When the best teams win just 60 percent of their games, and unimpressive playoff teams win in the mid-50s (in the Cardinals case it was even worse), anything can happen in a short series. Over a 162 game season, having a 60 percent chance versus a 55 percent chance to win an average game makes a huge difference. Over a seven game series, it means very little.
In a sport like baseball where the top teams only win a few percent more than your run of the mill teams, you need to have a huge sample to determine who's the best. That's why the old way they did it - two season long pennant winners meet up in the Series - makes the most sense and is most likely to crown the best team as champs. Moreover, even the way they did it in the 70s and 80s with four divisions each comprising 7 teams is better because there's less likely to be a low-winning percentage team in the playoffs. And there's also one less playoff round for the favorites to get tripped up in.

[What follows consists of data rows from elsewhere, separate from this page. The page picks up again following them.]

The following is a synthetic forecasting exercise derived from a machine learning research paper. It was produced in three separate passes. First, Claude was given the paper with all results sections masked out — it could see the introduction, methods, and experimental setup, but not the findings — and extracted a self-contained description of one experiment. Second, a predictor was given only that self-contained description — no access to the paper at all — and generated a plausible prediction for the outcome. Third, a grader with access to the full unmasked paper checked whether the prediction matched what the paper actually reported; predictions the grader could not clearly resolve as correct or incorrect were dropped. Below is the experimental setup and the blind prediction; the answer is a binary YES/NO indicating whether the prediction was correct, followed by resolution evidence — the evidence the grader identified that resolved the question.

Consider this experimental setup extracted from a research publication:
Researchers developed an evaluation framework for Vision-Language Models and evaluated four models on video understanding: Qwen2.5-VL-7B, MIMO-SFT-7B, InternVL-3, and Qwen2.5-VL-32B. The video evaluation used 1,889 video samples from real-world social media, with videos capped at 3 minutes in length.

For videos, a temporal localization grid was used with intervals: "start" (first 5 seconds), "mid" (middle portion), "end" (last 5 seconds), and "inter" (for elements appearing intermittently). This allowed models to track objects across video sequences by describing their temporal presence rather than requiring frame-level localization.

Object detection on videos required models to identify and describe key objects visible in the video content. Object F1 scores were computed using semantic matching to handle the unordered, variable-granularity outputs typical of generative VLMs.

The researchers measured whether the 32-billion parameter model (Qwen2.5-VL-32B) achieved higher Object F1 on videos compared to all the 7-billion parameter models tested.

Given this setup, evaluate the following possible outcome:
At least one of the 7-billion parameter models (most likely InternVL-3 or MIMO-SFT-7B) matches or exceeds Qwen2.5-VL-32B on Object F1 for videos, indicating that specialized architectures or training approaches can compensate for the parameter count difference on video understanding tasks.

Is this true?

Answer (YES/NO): YES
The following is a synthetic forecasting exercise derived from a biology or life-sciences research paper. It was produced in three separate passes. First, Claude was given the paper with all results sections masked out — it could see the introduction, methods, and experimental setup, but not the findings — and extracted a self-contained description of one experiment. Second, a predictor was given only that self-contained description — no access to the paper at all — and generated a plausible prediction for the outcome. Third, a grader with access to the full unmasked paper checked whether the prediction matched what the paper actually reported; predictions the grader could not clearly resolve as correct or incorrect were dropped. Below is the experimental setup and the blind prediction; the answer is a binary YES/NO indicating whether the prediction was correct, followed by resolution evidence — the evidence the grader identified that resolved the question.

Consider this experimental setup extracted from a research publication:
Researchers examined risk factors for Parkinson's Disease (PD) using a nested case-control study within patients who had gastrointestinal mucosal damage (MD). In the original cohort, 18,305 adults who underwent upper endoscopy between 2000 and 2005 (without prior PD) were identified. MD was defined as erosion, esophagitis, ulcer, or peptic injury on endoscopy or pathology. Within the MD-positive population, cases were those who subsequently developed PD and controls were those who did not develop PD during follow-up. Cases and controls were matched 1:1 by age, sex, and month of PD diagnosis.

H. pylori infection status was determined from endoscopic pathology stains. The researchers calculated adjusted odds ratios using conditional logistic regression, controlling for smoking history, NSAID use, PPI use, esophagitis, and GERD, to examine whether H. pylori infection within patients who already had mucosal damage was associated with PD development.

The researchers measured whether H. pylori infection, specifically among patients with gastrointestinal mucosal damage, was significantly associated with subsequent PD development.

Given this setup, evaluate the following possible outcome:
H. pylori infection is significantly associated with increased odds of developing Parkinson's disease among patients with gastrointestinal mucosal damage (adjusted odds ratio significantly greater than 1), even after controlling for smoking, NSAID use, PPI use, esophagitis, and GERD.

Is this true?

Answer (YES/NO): YES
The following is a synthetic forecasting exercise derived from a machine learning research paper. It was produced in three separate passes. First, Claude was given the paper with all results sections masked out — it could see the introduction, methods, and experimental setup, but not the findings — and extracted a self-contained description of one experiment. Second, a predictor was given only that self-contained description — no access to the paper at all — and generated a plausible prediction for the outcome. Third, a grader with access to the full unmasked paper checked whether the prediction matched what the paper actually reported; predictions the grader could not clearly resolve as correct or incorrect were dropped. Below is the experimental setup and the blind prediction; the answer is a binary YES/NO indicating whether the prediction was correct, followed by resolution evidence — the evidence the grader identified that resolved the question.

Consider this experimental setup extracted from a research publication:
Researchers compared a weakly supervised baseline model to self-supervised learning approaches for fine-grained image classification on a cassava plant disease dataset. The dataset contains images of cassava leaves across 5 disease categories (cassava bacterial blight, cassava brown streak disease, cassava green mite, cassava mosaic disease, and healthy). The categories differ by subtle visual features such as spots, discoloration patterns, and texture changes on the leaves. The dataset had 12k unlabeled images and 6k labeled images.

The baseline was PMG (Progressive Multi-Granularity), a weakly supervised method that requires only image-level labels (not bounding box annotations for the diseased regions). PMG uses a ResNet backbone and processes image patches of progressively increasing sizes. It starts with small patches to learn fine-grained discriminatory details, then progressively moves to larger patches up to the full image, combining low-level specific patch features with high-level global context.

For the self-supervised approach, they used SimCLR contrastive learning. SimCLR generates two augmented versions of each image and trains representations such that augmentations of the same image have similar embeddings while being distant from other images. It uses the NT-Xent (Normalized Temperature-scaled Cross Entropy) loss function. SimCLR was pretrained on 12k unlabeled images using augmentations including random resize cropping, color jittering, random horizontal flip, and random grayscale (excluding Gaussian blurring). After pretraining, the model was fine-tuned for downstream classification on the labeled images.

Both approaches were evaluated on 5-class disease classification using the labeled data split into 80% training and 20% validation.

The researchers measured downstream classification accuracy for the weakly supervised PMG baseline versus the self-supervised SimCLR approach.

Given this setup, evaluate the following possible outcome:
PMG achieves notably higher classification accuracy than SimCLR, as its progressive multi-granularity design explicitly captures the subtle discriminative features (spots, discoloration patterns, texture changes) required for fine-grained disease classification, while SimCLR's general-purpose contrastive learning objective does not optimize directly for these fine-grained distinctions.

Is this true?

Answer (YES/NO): YES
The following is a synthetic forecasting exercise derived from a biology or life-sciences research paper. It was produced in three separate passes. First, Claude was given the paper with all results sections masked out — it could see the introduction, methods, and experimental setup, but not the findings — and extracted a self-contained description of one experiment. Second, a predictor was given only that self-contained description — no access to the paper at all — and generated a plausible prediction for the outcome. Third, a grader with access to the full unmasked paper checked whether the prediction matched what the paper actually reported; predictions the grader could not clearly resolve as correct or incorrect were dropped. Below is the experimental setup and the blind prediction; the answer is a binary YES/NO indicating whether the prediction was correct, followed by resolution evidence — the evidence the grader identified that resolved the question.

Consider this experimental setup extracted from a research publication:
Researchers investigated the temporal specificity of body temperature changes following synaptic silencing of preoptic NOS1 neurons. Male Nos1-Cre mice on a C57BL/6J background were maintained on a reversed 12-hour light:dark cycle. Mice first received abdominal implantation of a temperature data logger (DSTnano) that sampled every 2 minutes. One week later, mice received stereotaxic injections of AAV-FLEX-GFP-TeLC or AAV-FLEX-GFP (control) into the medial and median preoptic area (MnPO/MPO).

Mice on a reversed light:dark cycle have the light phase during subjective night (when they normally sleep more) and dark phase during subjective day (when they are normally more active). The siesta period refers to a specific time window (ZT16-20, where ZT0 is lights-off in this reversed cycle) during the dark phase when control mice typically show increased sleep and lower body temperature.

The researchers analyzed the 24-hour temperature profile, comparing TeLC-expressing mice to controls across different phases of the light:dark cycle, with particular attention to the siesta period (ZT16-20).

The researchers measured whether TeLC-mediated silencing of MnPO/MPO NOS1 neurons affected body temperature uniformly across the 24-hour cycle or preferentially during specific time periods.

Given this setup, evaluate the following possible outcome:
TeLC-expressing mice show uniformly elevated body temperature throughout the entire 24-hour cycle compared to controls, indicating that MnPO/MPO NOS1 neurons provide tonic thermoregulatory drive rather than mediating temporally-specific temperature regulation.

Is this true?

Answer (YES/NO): NO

In leagues like the NBA and NFL, where the top teams win a very high percentage of their games, having more teams in the playoffs or more rounds doesn't randomize things. In the NFL, home field is so big that the regular season means a lot. In the NBA, the team that wins is typically a top team as well. I'd actually argue in the NBA, it would be better to have shorter series and randomize it a little more for the sake of excitement since the being an 75 percent winner gives you a huge edge in a short series. But baseball is in large part a random process once you get to the postseason.